A TENANT'S COVENANT TO REPAIR MAY BE LIMITED IN NATURE AND EXTENT, AND THE EXCEPTIONS OF PARTICULAR REPAIRS IN THE COVENANT WILL BE OBSERVED; BUT THE FACT THAT THE TENANT AGREES TO MAKE SPECIFIED REPAIRS WILL NOT IMPOSE ON THE LANDLORD THE OBLIGATION TO MAKE REPAIRS NOT SO SPECIFIED, NOR DOES AN AGREEMENT EXEMPTING THE TENANT FROM MAKING REPAIRS NECESSITATED BY SPECIFIED CAUSES OBLIGATE THE LANDLORD TO MAKE SUCH REPAIRS.

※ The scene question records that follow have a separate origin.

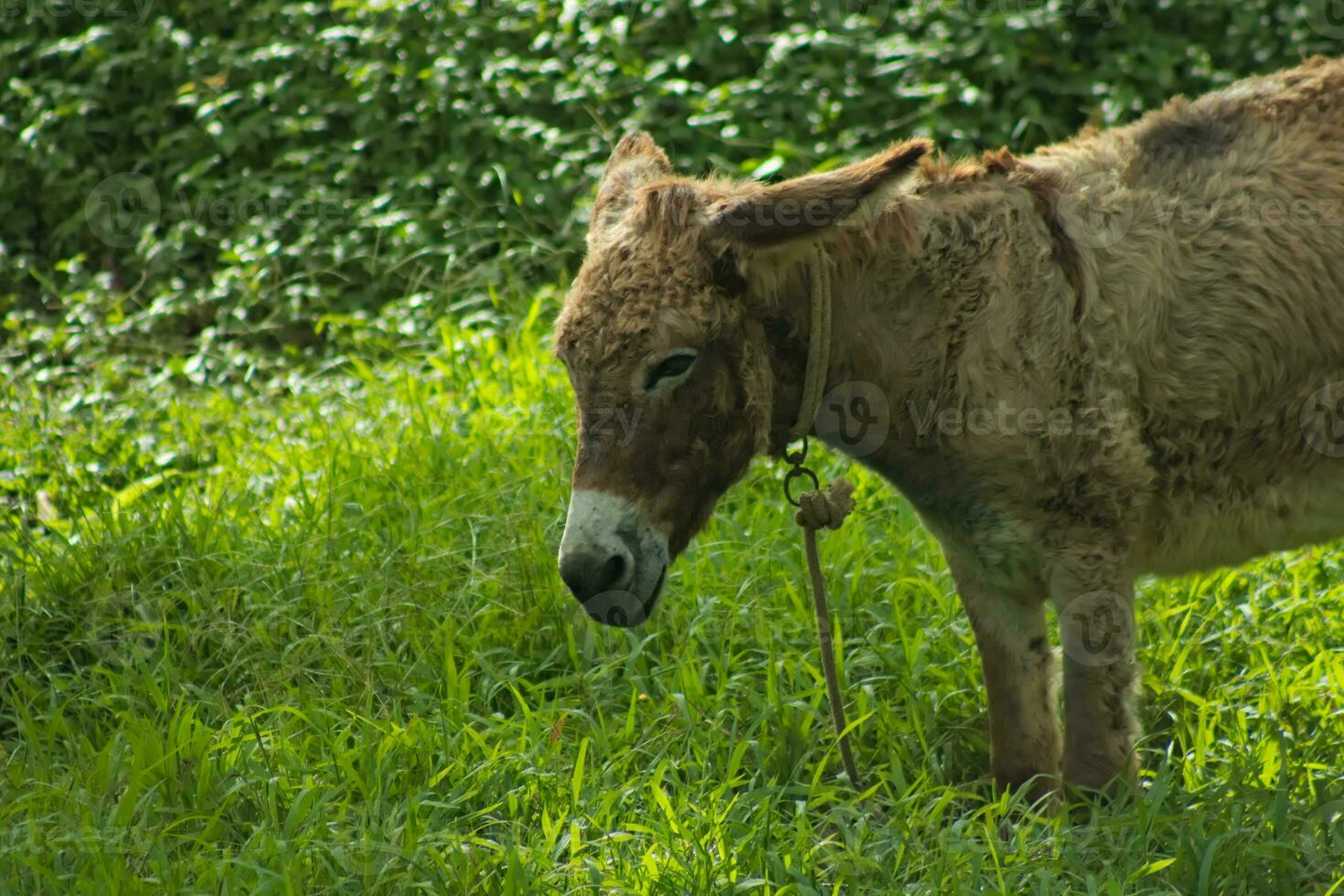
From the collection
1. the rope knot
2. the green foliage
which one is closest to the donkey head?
the rope knot

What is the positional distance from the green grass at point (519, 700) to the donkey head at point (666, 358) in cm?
64

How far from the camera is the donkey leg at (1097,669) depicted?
3098 mm

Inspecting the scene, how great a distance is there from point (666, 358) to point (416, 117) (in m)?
4.50

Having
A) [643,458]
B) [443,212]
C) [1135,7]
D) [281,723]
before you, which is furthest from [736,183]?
[1135,7]

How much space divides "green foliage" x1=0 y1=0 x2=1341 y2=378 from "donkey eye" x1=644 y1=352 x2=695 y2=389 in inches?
123

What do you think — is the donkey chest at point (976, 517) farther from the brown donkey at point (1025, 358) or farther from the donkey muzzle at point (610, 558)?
the donkey muzzle at point (610, 558)

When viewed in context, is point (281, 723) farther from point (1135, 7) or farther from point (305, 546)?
point (1135, 7)

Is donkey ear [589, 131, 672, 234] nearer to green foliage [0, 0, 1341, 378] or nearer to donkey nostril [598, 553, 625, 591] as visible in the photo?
donkey nostril [598, 553, 625, 591]

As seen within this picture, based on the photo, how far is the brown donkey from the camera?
2.94 m

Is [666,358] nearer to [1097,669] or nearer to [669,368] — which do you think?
[669,368]

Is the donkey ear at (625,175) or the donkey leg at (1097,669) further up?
the donkey ear at (625,175)

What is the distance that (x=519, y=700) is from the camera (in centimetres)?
357

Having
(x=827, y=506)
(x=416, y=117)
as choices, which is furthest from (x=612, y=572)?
(x=416, y=117)

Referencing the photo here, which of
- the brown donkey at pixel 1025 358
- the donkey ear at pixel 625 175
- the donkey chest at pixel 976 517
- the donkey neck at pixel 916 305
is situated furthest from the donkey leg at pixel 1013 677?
the donkey ear at pixel 625 175
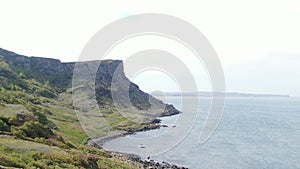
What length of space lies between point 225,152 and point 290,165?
69.9ft

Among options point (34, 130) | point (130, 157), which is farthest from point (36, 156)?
point (130, 157)

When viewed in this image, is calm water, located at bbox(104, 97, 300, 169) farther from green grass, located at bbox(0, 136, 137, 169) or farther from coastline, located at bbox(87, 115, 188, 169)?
green grass, located at bbox(0, 136, 137, 169)

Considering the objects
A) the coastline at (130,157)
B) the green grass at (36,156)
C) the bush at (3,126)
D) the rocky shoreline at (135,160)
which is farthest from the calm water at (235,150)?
the green grass at (36,156)

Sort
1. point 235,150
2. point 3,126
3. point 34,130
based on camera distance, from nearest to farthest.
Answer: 1. point 3,126
2. point 34,130
3. point 235,150

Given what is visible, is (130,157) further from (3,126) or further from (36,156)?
(36,156)

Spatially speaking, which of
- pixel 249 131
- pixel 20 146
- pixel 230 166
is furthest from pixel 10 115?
pixel 249 131

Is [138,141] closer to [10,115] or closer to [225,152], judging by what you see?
[225,152]

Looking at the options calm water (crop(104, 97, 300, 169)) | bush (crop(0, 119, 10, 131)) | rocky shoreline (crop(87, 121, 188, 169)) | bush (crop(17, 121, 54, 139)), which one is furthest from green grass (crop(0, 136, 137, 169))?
calm water (crop(104, 97, 300, 169))

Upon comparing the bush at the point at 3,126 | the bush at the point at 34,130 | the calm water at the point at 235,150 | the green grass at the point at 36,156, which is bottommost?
the calm water at the point at 235,150

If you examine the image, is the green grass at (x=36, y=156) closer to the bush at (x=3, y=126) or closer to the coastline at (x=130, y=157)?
the bush at (x=3, y=126)

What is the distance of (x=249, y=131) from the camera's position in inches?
6447

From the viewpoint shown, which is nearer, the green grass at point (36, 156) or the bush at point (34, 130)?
the green grass at point (36, 156)

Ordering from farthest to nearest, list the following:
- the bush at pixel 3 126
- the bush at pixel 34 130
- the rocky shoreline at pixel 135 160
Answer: the rocky shoreline at pixel 135 160
the bush at pixel 34 130
the bush at pixel 3 126

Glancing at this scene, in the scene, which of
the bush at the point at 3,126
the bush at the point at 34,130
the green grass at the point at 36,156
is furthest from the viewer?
the bush at the point at 34,130
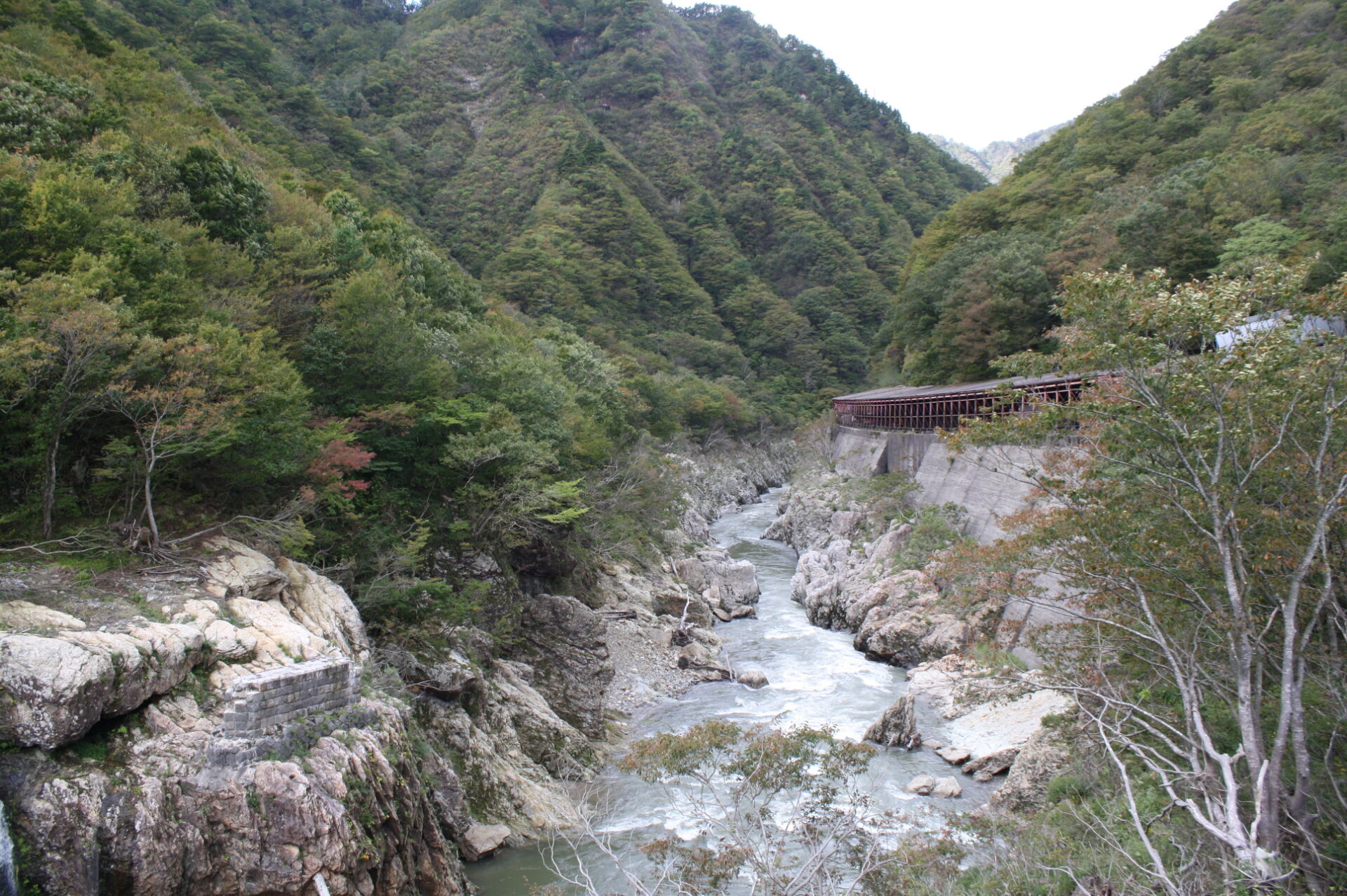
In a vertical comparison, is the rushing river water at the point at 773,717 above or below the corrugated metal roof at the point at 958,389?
below

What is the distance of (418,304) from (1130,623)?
24.3 m

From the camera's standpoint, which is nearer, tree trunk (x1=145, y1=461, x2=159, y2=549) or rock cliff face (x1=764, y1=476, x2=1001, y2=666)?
tree trunk (x1=145, y1=461, x2=159, y2=549)

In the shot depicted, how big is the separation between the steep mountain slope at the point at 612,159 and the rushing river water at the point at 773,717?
37939 mm

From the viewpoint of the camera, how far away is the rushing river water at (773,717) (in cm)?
1116

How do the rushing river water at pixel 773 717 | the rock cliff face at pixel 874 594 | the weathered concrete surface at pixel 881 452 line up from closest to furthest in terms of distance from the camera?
the rushing river water at pixel 773 717, the rock cliff face at pixel 874 594, the weathered concrete surface at pixel 881 452

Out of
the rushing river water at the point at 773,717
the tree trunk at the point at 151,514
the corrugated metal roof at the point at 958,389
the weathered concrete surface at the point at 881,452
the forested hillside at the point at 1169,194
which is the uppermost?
the forested hillside at the point at 1169,194

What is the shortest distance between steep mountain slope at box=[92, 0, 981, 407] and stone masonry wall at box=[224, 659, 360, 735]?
136 feet

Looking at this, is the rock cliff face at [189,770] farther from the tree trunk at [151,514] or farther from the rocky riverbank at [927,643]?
the rocky riverbank at [927,643]

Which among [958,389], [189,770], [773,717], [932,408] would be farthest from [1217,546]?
[932,408]

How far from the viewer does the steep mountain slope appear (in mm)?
58781

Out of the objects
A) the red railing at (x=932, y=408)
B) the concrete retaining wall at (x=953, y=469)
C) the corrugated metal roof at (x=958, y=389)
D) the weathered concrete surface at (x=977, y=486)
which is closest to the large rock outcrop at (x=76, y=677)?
the concrete retaining wall at (x=953, y=469)

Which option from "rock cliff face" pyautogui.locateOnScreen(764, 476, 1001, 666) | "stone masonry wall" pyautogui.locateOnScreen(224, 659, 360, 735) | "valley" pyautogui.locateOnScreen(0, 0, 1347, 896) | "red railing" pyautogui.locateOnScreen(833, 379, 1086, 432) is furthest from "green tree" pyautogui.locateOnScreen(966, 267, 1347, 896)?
"red railing" pyautogui.locateOnScreen(833, 379, 1086, 432)

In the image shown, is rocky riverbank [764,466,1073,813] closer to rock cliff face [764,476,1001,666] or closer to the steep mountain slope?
rock cliff face [764,476,1001,666]

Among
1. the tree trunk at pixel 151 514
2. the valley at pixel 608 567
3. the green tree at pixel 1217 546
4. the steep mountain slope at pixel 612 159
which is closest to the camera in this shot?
the green tree at pixel 1217 546
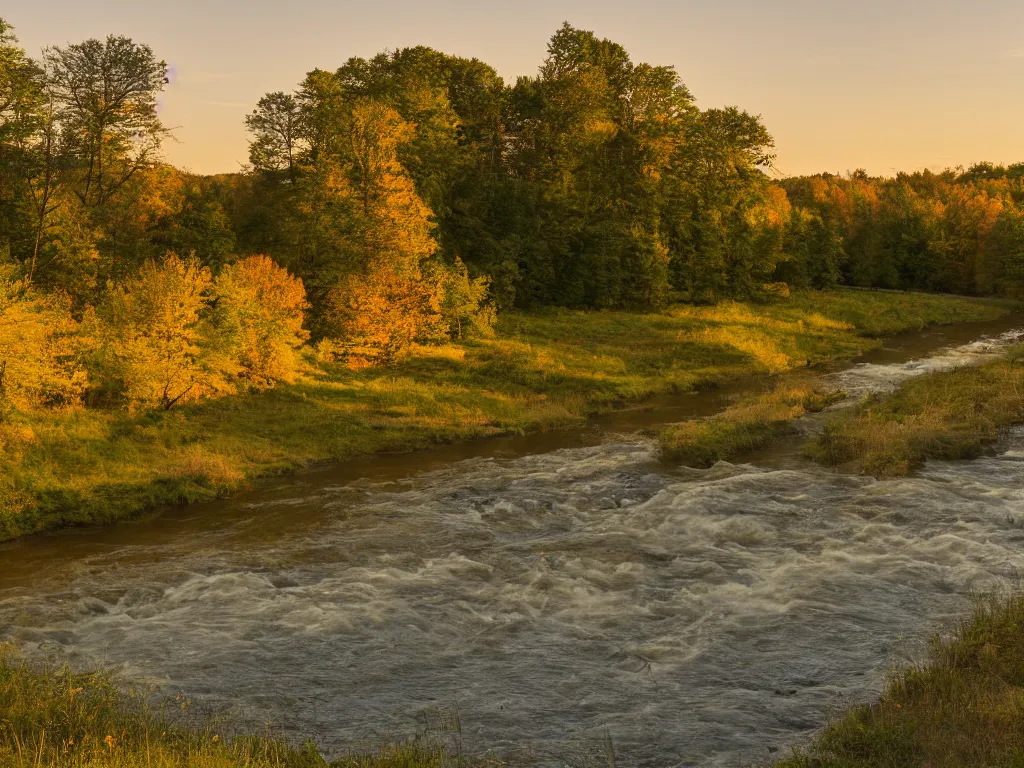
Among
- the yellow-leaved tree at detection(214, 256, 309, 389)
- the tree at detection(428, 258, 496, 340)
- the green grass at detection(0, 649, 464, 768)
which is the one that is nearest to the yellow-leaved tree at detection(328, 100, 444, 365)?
the tree at detection(428, 258, 496, 340)

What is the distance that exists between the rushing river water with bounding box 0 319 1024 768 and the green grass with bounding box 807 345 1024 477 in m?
1.21

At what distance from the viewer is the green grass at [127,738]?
986cm

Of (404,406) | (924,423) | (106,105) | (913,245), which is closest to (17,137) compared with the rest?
(106,105)

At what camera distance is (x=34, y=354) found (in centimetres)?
2855

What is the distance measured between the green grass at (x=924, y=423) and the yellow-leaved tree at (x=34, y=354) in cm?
2794

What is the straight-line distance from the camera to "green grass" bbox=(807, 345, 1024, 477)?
28.4m

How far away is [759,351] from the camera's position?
2181 inches

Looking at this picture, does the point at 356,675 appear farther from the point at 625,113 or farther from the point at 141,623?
the point at 625,113

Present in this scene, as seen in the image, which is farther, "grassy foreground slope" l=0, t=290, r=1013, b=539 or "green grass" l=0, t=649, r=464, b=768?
"grassy foreground slope" l=0, t=290, r=1013, b=539

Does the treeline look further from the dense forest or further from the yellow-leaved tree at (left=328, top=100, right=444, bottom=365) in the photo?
the yellow-leaved tree at (left=328, top=100, right=444, bottom=365)

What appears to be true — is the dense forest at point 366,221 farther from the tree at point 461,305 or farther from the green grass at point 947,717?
the green grass at point 947,717

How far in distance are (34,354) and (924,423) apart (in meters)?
32.8

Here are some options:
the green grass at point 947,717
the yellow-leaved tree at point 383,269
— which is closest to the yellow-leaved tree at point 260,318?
the yellow-leaved tree at point 383,269

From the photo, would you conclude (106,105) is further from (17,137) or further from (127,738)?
(127,738)
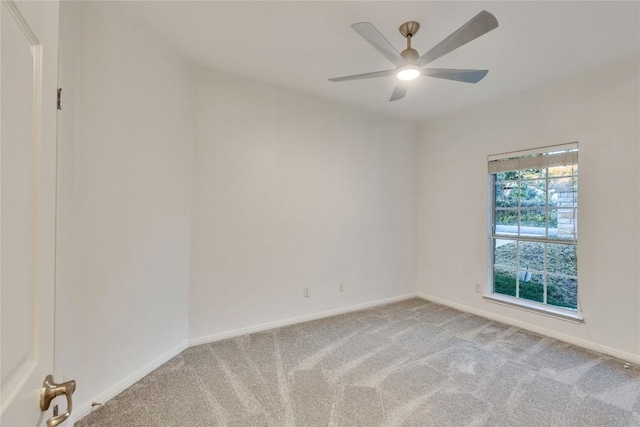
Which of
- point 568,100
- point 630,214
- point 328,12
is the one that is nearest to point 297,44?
point 328,12

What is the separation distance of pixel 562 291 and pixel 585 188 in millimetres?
1127

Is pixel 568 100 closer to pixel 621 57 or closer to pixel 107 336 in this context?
pixel 621 57

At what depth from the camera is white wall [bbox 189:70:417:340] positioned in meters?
2.84

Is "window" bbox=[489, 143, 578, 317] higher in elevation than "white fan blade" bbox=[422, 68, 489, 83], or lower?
lower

IN CONSTRUING THE MEANING OF THE COVENANT IN A LEASE OBLIGATING THE GOVERNMENT, AS A LESSEE, TO MAINTAIN THE PREMISES, THE APPLICABLE LAW IS FEDERAL RATHER THAN STATE, ALTHOUGH IN THE ABSENCE OF CASES IN POINT, THE COURTS MAY PROPERLY TURN FOR GUIDANCE TO THE GENERAL LAW OF LANDLORD AND TENANT. SEE BROOKLYN WATERFRONT TERMINAL CORPORATION V UNITED STATES, 117 CT. CL. 62, 90 F. SUPP. 943, 948 (1950). THE ISSUE PRESENTED HERE HAS NOT BEEN, AS FAR AS WE HAVE BEEN ABLE TO ASCERTAIN, RESOLVED BY APPLICATION OF "FEDERAL LAW." THE STATE COURT DECISIONS ANNOTATED AT 51C C.J.S., LANDLORD AND TENANT, SEC. 368(9), ARE IN CONFLICT AS TO THE LEGAL LIABILITY OF THE LESSEE IN SIMILAR SITUATIONS. THERE IS, HOWEVER, SOME AUTHORITY FOR THE PROPOSITION THAT WHERE A LEASE STIPULATES THAT THE LESSEE WILL MAKE ALL NECESSARY REPAIRS, WITH CERTAIN SPECIFIED EXCEPTIONS, THE LEASE EXEMPTS THE LESSOR FROM MAKING ANY REPAIRS OTHER THAN THOSE EXPRESSLY EXCEPTED, BUT NOT FROM MAKING REPAIRS IF THEY ARE NEEDED AND CALLED FOR BY THE LESSEE. SEE JERSEY SILK & LACE STORES V BEST SILK SHOPS, 235 N.Y.S. 277 (1929); CF. FERRO V FERRANTE, 240 A. 2D 722 (1968). HOWEVER, CONSTRUING ALL PROVISIONS OF THE LEASE TOGETHER, CONSIDERING THE LENGTH OF THE LEASE TERM AND THE PURPOSE FOR WHICH THE PREMISES WERE LEASED, AND THE LEASE PROVISIONS RELATING TO REPAIRS, WE THINK IT REASONABLE TO CONCLUDE THAT THE EXCEPTIONS TO THE GOVERNMENT'S LIABILITY FOR REPAIRS SHOULD BE STRICTLY APPLIED. WITH THIS BROAD VIEW IN MIND, IT IS CLEARLY INDICATED THAT THE LESSOR IS OBLIGATED TO MAKE ANY REPAIRS AS TO WHICH THE LESSEE IS EXEMPTED FROM LIABILITY.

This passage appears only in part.